*** SUPPLIED TEXT ***

This study was constructed as a matched case control cohort design where PSC-IBD patients were considered cases and CUC patients without PSC were controls. Both the case and control patients were followed prospectively (through their medical record) for colorectal neoplasia, surgery, and death. This is in contrast, for example, with a retrospective matched case control design where cases were identified as patients with colorectal neoplasia and controls did not have neoplasia.

Medical records were abstracted for the following data: demographic information; duration, extent, and treatment of IBD; duration, extent, and treatment of PSC; colorectal neoplasia (dysplasia and cancer); surgical treatment for IBD; surgical complications such as pouchitis and parastomal varices; orthotopic liver transplantation (OLT); hepatobiliary complications such as cholangiocarcinoma and hepatic failure; duration of follow up; vital status at last follow up; and cause of death. Extent of colitis was defined as the most proximal involvement of inflammatory disease based on histology or endoscopy at any time during the study period. Rectal sparing was rectal mucosa that was either endoscopically or histologically normal, or endoscopically and histologically less inflamed than more proximal mucosa. Backwash ileitis was defined endoscopically as a patulous ileocaecal valve with increased granularity of the terminal ileal mucosa. A normal ileal biopsy excluded the diagnosis of backwash ileitis even if the above endoscopic findings were noted. For patients diagnosed with “Crohn’s disease” (CD) or “indeterminate colitis” (IC), endoscopic and histological features of all available colonoscopies or sigmoidoscopies were re-reviewed for evidence of CD or IC.

The association of clinical characteristics which might have an association with PSC case status was assessed by conditional logistic regression models using a generalised estimating equations approach in SAS procedure proportional hazards regression (PHREG) to account for the potential correlations within matched sets of cases and one or more controls (using a simple modification of the SAS procedure PHREG28).

*** End of SUPPLIED TEXT ***
*** GIVEN INFORMATION ***

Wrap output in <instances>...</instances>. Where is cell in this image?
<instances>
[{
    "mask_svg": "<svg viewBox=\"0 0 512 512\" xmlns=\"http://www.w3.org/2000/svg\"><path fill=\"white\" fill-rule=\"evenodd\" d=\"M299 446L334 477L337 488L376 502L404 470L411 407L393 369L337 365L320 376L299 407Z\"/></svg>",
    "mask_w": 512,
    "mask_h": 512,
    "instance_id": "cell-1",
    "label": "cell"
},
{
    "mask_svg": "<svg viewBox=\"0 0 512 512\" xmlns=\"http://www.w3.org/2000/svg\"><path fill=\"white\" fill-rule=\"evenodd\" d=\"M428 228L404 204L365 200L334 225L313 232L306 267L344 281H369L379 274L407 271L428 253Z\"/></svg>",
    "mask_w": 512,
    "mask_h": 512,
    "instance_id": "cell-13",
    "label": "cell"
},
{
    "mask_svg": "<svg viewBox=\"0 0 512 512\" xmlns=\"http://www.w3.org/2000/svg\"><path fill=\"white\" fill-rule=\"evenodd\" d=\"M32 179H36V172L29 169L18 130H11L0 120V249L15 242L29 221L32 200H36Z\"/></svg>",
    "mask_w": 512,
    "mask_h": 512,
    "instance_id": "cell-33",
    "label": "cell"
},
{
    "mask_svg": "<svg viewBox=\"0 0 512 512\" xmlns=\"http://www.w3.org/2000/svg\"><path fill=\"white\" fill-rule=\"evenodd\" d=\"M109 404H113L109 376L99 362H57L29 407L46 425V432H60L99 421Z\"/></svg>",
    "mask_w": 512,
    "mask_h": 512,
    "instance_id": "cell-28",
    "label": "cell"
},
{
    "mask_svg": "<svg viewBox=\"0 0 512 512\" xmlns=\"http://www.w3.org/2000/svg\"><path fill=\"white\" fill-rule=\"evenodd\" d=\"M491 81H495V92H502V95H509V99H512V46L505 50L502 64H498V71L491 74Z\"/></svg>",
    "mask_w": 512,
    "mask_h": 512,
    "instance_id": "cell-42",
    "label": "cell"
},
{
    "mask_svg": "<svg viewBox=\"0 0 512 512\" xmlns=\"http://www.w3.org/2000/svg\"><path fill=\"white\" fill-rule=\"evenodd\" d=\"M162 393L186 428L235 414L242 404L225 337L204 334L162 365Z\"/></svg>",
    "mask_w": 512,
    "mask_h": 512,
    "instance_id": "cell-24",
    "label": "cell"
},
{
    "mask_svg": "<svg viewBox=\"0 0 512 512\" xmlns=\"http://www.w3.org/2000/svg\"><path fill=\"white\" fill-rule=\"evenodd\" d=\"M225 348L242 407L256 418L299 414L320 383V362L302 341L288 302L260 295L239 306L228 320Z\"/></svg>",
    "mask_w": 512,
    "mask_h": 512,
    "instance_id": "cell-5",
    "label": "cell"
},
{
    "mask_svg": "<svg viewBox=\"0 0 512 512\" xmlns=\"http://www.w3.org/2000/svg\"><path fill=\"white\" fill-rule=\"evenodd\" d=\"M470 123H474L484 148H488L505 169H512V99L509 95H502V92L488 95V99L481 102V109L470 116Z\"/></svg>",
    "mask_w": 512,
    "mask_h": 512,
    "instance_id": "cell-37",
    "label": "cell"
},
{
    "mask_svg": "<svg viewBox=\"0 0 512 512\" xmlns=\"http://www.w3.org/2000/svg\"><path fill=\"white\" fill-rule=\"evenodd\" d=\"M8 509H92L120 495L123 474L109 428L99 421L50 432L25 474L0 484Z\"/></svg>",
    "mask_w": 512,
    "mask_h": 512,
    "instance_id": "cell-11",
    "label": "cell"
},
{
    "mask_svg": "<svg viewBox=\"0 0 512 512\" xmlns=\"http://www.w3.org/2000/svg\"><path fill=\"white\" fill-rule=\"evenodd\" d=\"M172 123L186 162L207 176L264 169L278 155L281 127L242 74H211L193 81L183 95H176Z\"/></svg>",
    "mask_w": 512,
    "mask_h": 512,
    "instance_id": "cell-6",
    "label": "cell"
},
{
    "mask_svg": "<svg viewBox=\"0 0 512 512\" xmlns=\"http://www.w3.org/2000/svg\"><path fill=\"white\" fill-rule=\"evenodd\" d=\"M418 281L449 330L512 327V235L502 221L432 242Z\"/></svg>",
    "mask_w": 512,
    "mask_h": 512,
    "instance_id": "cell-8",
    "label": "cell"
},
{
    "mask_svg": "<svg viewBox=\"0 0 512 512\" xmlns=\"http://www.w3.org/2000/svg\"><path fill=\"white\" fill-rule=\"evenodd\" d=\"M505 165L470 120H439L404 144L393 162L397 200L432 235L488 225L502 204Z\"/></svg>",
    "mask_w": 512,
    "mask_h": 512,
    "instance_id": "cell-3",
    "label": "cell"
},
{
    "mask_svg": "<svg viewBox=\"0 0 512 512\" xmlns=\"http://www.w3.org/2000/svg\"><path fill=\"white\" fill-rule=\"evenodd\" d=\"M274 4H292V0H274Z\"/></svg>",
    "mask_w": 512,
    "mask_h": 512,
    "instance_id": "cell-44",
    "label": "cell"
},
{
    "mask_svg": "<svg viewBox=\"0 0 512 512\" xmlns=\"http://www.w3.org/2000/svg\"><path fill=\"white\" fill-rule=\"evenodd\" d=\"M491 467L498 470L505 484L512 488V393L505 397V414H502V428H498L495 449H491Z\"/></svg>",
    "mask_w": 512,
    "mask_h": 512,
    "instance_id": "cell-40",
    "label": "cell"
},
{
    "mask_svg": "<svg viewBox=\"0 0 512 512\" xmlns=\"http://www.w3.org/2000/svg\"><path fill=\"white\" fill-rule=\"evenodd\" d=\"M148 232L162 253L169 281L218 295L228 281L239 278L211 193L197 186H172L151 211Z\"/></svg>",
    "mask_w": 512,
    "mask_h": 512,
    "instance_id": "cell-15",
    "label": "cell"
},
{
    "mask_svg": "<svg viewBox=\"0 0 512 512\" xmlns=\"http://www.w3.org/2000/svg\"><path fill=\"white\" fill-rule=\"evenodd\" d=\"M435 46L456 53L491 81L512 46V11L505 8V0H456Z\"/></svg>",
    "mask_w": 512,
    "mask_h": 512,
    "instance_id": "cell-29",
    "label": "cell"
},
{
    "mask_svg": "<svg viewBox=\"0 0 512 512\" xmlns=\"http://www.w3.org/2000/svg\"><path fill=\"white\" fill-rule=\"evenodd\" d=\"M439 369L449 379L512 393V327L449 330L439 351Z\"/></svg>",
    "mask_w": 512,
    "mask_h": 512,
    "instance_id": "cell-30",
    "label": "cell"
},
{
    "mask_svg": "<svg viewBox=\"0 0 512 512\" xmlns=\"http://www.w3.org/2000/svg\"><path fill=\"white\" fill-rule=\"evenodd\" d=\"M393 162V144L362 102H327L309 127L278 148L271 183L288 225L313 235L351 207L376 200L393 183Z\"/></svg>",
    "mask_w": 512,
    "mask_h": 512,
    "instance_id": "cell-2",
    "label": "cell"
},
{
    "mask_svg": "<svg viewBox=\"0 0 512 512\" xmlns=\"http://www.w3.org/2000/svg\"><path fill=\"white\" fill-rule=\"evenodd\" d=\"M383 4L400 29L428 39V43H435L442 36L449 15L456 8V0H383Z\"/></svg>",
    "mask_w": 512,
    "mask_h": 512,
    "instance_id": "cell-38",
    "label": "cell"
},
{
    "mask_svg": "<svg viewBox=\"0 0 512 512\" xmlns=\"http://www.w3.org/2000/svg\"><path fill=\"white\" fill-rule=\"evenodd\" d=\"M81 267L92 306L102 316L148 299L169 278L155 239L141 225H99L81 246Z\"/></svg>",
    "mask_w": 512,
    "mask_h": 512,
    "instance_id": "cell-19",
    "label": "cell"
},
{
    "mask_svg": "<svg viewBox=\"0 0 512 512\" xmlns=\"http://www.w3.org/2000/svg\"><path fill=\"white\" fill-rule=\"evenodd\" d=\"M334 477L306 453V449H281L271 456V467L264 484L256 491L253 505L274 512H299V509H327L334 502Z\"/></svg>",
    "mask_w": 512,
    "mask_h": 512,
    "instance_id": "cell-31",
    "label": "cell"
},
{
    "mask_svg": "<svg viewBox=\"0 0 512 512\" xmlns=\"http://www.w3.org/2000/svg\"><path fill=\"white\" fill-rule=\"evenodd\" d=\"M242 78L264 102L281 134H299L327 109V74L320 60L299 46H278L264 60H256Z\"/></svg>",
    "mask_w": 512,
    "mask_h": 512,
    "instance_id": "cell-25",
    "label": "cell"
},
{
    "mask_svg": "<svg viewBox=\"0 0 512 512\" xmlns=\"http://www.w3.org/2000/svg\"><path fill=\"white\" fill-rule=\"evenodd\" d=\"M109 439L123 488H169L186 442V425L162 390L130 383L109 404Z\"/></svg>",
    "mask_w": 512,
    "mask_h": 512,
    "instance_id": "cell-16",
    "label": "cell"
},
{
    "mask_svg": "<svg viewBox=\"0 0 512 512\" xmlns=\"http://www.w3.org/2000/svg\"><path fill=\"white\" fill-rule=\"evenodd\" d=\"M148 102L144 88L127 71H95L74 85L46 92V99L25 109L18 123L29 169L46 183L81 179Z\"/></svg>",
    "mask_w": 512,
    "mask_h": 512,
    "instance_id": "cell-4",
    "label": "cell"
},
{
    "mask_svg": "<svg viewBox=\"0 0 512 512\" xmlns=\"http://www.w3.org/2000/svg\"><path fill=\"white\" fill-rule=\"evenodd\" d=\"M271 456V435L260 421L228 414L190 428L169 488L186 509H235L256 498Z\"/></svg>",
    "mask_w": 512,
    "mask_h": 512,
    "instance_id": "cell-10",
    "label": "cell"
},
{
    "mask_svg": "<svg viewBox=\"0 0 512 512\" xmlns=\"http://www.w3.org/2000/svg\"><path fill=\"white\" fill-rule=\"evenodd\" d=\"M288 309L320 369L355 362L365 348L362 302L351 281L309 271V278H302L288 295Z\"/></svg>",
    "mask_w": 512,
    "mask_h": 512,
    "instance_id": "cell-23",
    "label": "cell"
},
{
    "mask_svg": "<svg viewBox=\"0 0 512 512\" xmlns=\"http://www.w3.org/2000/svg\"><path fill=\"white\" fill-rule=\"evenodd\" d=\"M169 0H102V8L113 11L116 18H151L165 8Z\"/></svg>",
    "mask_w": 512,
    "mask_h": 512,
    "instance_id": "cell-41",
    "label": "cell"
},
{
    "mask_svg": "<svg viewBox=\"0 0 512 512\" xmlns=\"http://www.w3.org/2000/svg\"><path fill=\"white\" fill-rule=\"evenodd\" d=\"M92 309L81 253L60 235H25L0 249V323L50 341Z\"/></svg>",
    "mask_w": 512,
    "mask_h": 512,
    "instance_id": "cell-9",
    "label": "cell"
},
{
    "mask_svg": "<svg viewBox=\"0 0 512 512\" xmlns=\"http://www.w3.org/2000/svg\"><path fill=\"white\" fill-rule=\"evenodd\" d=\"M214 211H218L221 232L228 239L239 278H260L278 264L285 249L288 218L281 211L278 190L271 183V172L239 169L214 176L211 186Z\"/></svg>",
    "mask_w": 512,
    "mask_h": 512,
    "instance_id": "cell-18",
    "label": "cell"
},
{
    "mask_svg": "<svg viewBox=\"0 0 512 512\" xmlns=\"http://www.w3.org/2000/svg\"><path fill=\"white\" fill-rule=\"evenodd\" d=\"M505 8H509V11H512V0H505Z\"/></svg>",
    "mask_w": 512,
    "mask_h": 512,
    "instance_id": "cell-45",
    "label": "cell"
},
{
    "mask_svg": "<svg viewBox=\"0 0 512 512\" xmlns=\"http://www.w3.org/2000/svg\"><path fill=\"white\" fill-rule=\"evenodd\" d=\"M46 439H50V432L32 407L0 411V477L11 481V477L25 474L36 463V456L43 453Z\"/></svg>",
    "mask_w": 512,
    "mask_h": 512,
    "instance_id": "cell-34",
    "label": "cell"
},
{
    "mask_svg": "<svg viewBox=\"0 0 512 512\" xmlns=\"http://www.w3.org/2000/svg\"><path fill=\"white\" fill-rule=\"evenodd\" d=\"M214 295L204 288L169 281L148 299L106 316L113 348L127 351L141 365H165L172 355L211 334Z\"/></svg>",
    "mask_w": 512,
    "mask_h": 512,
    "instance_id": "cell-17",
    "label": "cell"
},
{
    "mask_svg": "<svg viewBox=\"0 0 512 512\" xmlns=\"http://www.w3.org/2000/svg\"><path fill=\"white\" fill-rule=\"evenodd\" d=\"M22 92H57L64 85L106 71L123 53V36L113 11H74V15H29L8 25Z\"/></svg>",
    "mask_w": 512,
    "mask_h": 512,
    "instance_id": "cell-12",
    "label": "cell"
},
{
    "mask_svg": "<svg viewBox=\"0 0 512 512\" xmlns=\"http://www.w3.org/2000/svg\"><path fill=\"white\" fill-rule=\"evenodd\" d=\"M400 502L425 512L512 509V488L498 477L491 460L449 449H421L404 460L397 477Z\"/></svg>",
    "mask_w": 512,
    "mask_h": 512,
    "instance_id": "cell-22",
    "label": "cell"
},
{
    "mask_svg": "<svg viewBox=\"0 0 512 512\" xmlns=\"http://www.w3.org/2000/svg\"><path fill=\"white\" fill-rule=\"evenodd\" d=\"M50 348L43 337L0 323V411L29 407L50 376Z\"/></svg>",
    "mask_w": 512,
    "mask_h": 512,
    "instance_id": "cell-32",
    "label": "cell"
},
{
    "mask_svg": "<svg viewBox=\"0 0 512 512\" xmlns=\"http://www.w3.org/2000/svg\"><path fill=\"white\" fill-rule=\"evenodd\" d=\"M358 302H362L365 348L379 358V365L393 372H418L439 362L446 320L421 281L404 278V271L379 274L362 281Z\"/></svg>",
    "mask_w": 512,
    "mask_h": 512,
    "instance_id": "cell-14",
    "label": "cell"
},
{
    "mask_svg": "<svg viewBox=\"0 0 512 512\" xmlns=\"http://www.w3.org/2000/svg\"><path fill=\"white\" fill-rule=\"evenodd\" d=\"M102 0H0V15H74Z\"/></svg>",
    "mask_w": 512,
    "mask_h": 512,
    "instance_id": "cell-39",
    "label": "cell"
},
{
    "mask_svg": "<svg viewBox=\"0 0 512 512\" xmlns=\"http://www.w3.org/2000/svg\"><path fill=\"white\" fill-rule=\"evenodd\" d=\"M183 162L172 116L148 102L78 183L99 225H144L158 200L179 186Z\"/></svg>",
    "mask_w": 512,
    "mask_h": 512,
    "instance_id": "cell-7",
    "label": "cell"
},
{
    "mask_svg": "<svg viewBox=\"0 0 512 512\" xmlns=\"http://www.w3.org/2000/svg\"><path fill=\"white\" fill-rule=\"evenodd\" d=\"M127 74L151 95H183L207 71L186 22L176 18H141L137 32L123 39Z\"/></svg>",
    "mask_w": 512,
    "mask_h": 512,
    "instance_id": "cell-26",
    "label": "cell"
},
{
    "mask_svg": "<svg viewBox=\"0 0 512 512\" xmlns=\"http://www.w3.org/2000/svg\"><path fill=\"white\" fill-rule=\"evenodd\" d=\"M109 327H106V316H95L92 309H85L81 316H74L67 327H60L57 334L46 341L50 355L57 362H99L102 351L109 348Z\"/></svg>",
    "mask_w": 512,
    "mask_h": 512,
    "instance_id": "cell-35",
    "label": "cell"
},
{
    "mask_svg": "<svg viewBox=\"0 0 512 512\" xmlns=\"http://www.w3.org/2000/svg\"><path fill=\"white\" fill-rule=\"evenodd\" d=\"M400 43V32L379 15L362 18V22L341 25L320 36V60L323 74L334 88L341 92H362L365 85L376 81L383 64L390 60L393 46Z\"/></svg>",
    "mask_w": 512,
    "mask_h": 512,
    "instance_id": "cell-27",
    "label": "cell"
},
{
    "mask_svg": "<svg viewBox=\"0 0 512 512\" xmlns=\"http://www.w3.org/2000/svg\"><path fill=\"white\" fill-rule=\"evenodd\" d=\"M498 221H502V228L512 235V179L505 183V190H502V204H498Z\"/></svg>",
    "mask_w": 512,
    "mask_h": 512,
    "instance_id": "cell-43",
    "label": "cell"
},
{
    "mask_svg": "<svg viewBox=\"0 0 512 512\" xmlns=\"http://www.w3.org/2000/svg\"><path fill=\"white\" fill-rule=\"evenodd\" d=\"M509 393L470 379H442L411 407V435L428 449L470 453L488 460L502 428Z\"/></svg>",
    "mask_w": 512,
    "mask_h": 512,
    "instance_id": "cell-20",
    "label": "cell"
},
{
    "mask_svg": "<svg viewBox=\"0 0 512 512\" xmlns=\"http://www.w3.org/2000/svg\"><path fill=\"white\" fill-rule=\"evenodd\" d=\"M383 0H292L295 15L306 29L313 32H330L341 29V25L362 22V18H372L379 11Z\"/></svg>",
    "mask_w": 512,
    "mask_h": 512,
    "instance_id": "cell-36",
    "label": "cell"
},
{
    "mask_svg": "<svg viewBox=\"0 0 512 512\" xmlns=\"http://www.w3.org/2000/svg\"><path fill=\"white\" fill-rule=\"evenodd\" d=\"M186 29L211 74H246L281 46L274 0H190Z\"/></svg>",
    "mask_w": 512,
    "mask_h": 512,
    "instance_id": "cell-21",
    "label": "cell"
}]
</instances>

*** End of GIVEN INFORMATION ***

EXERCISE INSTRUCTIONS:
**1.** In the PSC-IBD study text, which patients served as the controls?
**2.** Please reproduce the PSC-IBD study text starting at "This study was" and ending at "not have neoplasia.".

ANSWERS TO THIS EXERCISE:
**1.** CUC patients without PSC.

**2.**
This study was constructed as a matched case control cohort design where PSC-IBD patients were considered cases and CUC patients without PSC were controls. Both the case and control patients were followed prospectively (through their medical record) for colorectal neoplasia, surgery, and death. This is in contrast, for example, with a retrospective matched case control design where cases were identified as patients with colorectal neoplasia and controls did not have neoplasia.